WHAT TO DO: Once the pictures are removed, restate the data below word for word.
━━━━━━━━━━━━━━━━
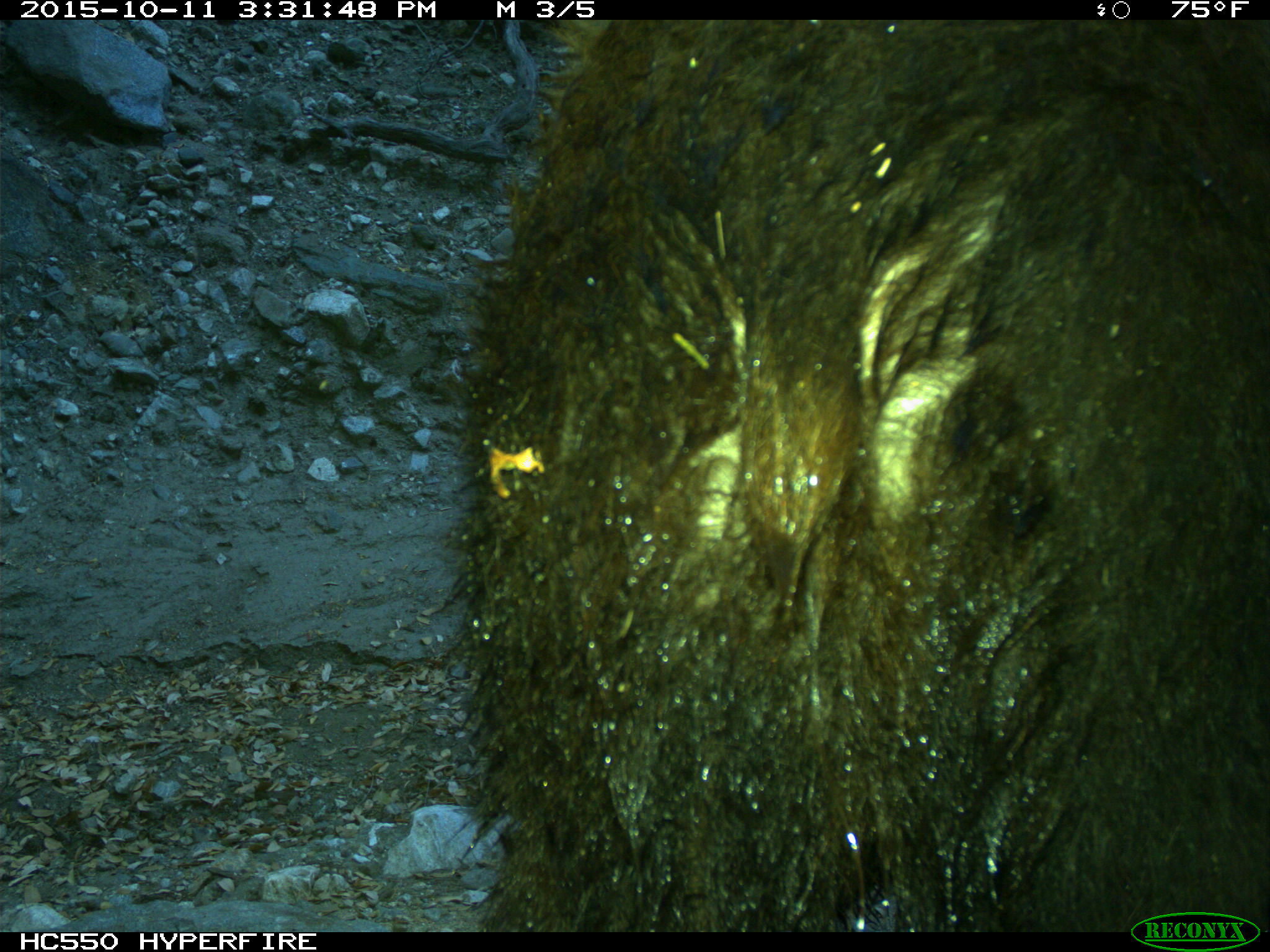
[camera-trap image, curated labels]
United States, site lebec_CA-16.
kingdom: Animalia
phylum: Chordata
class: Mammalia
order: Carnivora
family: Ursidae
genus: Ursus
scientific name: Ursus americanus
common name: american black bear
Ursus americanus (american black bear).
━━━━━━━━━━━━━━━━
ANSWER BELOW:
[camera-trap image, curated labels]
United States, site lebec_CA-16.
kingdom: Animalia
phylum: Chordata
class: Mammalia
order: Carnivora
family: Ursidae
genus: Ursus
scientific name: Ursus americanus
common name: american black bear
Ursus americanus (american black bear).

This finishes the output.